Writer: Brad Falchuck
Grade: A-
This wasn’t a bad episode at all, but I didn’t find myself with much of anything substantial to say about it, other than this:
The fake pregnancy storyline gets more ridiculous with each episode, and I’m still wondering how they’re going to resolve it in a satisfactory way. Will crying at the fake ultrasound was appalling, and it felt like the nail in the Will/Terry coffin. To see him so joyful over something completely false… is there any coming back from that, even if they really love each other? Can Finn and Quinn last through the reveal of similar circumstances? I’m guessing not. (And if they’re going to insist on this bizarre two-pronged pregnancy storyline, I’d at least like to see more of how Puck feels about it Quinn’s pregnancy, considering that it’s his baby and he knows it.)
Miscellaneous Stuff
-The funniest moment (to me, anyway) between Will and Sue was when she told him not touch her, and he poked her arm and ran away. Hee!
-Brittany trying to steal Quinn’s test was my second biggest laugh. She doesn’t get many lines, but I find Brit weirdly charming.
-I think Mercedes has had those bangs for an episode or two already, but wow, her hair looked really cute in this episode.
-All the viewers bitching about the over-produced Auto-Tune numbers had to be thrilled with the actual on-set live number. I wonder whose idea that was?
-There was a very nice, easy-to-miss moment where the football bullies, including Puck, carry Artie out of the auditorium after Will and Sue’s argument. They’ve come a long way from locking him in a port-a-potty.

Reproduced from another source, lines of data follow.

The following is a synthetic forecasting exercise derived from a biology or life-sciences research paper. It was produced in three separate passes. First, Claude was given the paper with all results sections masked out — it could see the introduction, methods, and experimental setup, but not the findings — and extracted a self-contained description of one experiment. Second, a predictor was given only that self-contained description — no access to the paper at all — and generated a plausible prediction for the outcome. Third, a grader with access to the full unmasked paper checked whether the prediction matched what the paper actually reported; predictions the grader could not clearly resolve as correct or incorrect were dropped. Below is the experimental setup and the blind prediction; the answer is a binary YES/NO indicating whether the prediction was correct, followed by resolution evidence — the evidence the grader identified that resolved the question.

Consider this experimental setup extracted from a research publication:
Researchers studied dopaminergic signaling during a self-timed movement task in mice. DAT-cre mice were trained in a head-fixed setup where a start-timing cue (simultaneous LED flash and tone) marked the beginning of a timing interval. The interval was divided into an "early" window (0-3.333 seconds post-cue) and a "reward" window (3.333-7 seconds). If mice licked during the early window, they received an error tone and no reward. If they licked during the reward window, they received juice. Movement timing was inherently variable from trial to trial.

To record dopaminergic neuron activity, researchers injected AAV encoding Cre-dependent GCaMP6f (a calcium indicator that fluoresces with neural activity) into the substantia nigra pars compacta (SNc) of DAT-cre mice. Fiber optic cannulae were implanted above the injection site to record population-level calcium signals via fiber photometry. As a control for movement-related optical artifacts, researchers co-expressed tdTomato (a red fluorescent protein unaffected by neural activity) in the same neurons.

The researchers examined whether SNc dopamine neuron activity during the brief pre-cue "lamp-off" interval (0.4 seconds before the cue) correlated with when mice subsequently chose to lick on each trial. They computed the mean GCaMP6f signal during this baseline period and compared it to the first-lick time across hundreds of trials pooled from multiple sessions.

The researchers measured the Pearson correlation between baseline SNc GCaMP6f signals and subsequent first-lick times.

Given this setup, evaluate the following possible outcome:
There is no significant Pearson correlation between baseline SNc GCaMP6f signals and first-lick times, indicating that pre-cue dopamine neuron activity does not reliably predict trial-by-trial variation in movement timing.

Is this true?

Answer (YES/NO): NO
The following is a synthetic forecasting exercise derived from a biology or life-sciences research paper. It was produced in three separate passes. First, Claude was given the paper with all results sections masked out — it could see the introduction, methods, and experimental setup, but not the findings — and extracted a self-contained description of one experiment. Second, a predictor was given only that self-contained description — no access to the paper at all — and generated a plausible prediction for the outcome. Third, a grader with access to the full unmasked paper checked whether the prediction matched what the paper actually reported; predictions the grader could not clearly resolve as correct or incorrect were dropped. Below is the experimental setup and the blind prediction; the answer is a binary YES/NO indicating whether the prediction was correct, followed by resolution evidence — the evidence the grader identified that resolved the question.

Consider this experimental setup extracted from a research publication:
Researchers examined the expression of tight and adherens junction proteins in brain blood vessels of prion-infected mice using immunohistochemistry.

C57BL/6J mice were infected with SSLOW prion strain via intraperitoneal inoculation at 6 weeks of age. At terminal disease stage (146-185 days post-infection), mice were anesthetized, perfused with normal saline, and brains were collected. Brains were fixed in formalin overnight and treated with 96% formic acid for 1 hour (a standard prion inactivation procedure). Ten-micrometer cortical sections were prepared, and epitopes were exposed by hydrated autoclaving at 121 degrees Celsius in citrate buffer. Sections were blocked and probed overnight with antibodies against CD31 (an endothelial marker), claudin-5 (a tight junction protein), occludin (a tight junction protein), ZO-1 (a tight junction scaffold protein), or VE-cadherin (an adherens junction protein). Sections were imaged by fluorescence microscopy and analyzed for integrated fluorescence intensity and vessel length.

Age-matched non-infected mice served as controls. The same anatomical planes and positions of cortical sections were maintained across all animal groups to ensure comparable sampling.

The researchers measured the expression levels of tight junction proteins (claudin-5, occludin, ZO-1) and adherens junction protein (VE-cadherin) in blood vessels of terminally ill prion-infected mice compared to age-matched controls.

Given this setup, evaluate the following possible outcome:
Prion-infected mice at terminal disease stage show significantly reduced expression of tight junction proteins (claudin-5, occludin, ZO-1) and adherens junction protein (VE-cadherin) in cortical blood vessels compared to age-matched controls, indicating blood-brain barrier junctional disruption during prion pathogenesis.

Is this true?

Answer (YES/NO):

-Mark Salling is a beast. In the closing number, Puck actually picks Mercedes up and spins around with her in his arms, and I bet he’s the only one of those guys who could. I don’t intend to insult Amber Riley, because a) I’m a big girl myself, and b) I love the cultural and physical diversity on the show, just sayin' damn, that’s one strong fella.
Quotes
Sue: “Oh Will, we all know about your devotion to that dying language—”
Will: “Dying language?!”
Sue: “Let me break this down for you, okay? I empower my cheerios to be champions. Do they go on to college? I don’t know. I don’t care. Should they learn Spanish? Sure, if they want to become dishwashers and gardeners, but if they want to become bankers and lawyers and captains of industry, the most important lesson they could possibly learn is how to do a round off.”